POLITICO. Bam. Got it (FINALLY!): Mitch McConnell quotes:
McConnell … call(ed) the battle over JASTA a “good example” of “failure to communicate early about the potential consequences” of a popular bill.
“I told the president the other day that this is an example of an issue that we should have talked about much earlier,” McConnell said Thursday. “It appears as if there may be some unintended ramifications of that and I do think it’s worth further discussing. But it was certainly not something that was going to be fixed this week.”
“Everybody was aware of who the potential beneficiaries were but no one had really focused on the potential downside in terms of our international relationships. And I think it was just a ball dropped,” McConnell said. “I hate to blame everything on him and I don’t, [but] it would have been helpful if we had a discussion about this much earlier than the last week.”
Cripes! This election season is crazy! Before this cycle, click-bait titles tended to reveal articles that proved the title to be disingenuous or mis-leading. The truth was usually less dramatic. But now, especially with the Trump stories, I’m finding the content of the article reveals something worse than what the title implied.
Why did the other news pieces omit this: McConnell said, “I hate to blame everything on (the president) and I don’t, it would have been helpful if we had a discussion about this much earlier than the last week.”
On the surface, perhaps, the editors judged this statement as weakening his blame-thrower. In fact, it’s the opposite.
What’s going on here? I think I get it. They’re writing stories where there’s NO nuance, NO reading between the lines, NO inferences to be made. No ‘reading the air‘ as they do in Japan. Our media writes stories for us to digest whole, with little to no mastication of thoughts. If I’m reading this right, the editors believe that to Americans, McConnell’s weasel words would have muddled the message. In fact, his weasel words come across to me as an admission that he’s unfairly blaming Obama here. He full well knows, unlike Huff Po, that Obama has been discussing this problematic bill for the past 5 months.
My head is spinning.
So our elected officials are so pre-occupied with blaming the other side of the aisle, they can’t be bothered to understand the very laws they draft and pass.

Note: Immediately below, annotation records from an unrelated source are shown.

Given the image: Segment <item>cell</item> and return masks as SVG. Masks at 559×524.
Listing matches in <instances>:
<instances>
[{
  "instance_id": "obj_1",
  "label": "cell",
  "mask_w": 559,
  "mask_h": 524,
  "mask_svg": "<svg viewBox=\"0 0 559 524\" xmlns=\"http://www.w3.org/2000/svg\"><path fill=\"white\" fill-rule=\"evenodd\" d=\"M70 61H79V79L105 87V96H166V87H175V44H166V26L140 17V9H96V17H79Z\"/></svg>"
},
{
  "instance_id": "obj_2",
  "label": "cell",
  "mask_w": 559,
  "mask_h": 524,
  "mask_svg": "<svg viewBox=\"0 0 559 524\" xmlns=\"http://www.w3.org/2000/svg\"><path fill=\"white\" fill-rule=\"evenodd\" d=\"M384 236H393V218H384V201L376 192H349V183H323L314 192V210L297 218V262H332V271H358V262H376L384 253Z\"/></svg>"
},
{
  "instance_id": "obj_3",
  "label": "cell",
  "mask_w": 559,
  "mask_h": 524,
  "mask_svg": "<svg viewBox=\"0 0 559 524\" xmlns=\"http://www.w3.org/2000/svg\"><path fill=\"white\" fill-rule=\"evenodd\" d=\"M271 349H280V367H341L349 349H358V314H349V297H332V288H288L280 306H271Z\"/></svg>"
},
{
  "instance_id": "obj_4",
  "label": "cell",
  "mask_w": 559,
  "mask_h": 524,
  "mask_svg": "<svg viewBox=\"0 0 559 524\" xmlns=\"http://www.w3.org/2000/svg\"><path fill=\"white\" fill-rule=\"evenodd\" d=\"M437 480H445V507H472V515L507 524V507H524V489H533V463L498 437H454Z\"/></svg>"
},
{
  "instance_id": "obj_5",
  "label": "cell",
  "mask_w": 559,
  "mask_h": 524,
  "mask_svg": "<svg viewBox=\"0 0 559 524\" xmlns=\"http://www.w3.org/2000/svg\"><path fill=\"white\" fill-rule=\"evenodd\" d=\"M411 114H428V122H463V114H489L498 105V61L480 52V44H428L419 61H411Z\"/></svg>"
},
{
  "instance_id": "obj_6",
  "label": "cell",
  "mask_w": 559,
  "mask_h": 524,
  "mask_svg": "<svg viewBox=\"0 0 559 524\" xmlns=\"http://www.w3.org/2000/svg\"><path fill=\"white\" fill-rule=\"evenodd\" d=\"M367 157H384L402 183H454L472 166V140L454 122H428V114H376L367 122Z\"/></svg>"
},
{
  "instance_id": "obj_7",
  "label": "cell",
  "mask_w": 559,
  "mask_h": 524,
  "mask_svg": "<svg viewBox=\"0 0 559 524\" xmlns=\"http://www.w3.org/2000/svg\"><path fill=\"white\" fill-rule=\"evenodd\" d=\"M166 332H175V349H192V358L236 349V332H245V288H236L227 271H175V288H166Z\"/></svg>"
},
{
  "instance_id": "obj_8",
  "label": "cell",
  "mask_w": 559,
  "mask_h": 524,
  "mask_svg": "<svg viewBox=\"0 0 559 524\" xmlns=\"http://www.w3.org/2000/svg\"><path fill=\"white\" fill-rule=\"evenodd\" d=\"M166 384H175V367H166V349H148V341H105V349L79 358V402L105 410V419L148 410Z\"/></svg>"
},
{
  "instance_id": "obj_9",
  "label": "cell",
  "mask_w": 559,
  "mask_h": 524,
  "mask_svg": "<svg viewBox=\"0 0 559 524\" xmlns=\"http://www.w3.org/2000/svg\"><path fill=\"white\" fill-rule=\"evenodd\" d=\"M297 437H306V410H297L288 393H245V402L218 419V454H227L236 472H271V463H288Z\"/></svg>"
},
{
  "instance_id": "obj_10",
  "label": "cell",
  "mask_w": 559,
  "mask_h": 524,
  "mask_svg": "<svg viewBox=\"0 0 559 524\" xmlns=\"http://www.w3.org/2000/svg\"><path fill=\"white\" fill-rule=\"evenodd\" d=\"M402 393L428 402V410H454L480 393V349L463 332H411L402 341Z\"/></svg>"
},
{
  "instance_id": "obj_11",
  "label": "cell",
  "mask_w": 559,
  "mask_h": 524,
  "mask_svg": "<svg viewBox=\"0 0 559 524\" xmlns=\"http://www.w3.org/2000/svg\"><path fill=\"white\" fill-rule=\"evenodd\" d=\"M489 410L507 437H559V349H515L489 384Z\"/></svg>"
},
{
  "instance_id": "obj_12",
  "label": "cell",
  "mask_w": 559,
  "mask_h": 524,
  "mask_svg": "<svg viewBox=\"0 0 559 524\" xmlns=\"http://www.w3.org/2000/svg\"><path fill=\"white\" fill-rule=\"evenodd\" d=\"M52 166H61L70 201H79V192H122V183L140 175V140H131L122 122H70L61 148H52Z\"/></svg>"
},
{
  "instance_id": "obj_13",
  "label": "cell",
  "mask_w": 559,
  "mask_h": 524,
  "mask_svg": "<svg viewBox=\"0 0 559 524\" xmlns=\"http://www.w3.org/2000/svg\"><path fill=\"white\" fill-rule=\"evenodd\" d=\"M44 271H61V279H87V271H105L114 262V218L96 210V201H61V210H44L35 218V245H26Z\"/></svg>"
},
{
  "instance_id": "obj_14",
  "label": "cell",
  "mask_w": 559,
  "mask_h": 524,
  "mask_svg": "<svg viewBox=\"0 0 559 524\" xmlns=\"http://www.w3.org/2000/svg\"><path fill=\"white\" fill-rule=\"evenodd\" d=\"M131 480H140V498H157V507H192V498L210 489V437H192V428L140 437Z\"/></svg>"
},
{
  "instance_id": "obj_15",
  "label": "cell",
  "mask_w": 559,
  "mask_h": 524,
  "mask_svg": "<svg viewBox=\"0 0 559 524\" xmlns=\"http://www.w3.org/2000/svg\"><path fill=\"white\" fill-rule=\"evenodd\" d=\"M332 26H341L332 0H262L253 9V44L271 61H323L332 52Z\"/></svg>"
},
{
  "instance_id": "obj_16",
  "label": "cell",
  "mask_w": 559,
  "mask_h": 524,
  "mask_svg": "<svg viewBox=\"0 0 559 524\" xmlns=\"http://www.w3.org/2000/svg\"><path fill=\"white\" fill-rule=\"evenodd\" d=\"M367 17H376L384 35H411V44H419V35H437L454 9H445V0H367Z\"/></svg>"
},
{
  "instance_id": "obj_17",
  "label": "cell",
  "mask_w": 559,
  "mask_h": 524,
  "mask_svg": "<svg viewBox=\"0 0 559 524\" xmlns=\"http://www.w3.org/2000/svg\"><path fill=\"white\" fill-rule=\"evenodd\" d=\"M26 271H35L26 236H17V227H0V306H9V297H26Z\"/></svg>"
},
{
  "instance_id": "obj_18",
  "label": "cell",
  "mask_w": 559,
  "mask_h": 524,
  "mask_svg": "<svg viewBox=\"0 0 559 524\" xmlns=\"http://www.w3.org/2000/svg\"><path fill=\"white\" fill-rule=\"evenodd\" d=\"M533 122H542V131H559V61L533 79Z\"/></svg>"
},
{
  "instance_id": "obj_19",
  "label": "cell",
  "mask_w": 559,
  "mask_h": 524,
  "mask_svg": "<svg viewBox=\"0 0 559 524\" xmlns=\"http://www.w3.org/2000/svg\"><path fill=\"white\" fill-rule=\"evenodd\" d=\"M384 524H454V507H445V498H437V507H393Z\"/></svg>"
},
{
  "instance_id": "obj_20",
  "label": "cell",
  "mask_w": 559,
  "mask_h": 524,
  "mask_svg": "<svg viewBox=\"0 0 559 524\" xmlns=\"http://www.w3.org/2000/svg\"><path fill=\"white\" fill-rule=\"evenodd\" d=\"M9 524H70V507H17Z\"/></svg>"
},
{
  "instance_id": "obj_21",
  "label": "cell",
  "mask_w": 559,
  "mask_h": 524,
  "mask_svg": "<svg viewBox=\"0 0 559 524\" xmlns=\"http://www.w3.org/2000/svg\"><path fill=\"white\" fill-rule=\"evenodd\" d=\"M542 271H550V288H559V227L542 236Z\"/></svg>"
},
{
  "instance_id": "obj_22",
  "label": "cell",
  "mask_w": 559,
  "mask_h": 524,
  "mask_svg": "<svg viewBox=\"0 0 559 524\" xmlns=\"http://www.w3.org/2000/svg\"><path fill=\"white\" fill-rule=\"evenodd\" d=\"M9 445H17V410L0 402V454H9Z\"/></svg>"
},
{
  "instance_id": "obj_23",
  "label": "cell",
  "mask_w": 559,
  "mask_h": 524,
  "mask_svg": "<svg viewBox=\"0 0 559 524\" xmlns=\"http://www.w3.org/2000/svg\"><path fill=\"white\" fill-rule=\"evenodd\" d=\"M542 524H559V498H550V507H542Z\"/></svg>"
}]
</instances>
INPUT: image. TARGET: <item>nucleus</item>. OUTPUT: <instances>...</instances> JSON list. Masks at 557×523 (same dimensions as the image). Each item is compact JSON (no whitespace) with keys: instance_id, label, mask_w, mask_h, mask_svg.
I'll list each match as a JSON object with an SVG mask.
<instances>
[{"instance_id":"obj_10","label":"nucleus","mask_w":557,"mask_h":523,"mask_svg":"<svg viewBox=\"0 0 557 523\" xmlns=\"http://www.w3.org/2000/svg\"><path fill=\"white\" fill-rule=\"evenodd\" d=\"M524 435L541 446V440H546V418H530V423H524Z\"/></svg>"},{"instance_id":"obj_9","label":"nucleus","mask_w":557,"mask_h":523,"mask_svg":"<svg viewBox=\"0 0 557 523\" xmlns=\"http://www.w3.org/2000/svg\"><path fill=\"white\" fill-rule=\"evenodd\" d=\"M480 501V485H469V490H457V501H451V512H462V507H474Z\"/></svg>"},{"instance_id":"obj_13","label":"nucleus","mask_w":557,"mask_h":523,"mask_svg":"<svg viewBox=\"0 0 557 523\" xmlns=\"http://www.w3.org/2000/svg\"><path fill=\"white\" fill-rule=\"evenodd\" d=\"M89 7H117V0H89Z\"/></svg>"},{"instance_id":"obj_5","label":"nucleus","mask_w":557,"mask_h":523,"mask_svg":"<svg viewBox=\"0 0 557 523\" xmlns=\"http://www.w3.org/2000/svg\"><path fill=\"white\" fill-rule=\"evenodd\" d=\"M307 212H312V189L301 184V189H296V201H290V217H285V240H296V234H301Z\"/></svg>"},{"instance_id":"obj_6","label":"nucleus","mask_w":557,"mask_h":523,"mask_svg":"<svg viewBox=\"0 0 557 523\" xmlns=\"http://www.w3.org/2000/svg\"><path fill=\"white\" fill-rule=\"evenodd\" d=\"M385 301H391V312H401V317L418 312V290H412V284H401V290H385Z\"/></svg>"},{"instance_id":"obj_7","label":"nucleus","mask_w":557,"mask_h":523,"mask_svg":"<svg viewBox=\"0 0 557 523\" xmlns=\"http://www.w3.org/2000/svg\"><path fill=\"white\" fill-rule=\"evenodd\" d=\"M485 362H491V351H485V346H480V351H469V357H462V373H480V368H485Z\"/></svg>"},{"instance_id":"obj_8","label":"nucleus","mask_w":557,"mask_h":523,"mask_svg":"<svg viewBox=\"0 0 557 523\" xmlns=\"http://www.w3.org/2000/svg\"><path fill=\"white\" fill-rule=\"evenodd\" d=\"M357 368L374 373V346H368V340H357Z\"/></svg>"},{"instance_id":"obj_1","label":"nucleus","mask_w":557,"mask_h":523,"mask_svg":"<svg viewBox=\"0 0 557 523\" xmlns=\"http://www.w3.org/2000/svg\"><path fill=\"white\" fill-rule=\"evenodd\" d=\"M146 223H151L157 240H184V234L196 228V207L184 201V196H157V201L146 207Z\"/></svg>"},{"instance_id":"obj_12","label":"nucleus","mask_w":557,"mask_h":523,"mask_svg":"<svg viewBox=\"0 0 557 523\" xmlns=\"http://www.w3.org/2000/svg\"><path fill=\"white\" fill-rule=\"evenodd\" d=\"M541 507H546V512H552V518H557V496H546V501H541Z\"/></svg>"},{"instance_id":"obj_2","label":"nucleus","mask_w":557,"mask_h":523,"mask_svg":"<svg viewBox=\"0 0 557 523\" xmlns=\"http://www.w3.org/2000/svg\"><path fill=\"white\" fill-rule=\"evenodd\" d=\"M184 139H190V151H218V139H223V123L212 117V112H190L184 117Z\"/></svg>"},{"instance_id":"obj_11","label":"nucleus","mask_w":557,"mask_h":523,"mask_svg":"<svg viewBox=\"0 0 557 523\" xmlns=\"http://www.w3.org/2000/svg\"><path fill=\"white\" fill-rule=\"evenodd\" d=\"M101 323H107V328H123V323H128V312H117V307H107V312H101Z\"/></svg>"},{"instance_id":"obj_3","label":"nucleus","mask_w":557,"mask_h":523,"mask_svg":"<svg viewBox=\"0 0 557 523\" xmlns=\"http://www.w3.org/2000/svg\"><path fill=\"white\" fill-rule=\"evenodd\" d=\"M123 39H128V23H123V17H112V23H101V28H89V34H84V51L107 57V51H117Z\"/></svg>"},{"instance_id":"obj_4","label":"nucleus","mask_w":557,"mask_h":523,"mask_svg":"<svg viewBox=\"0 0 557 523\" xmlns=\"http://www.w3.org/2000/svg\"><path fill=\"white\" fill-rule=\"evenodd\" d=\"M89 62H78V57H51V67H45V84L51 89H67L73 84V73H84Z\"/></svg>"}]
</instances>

And our media is so pre-occupied with page clicks, they dumb the message down for instant consumption. Oh there’s still bias, but they’re willing to sacrifice some measure of spin for a direct interpretation-free mainline message injection straight into your brain. No wonder we soak this stuff up.
I’m done for the day. This election cycle is disgusting. And I’ve only mentioned Trump in passing. Pfft.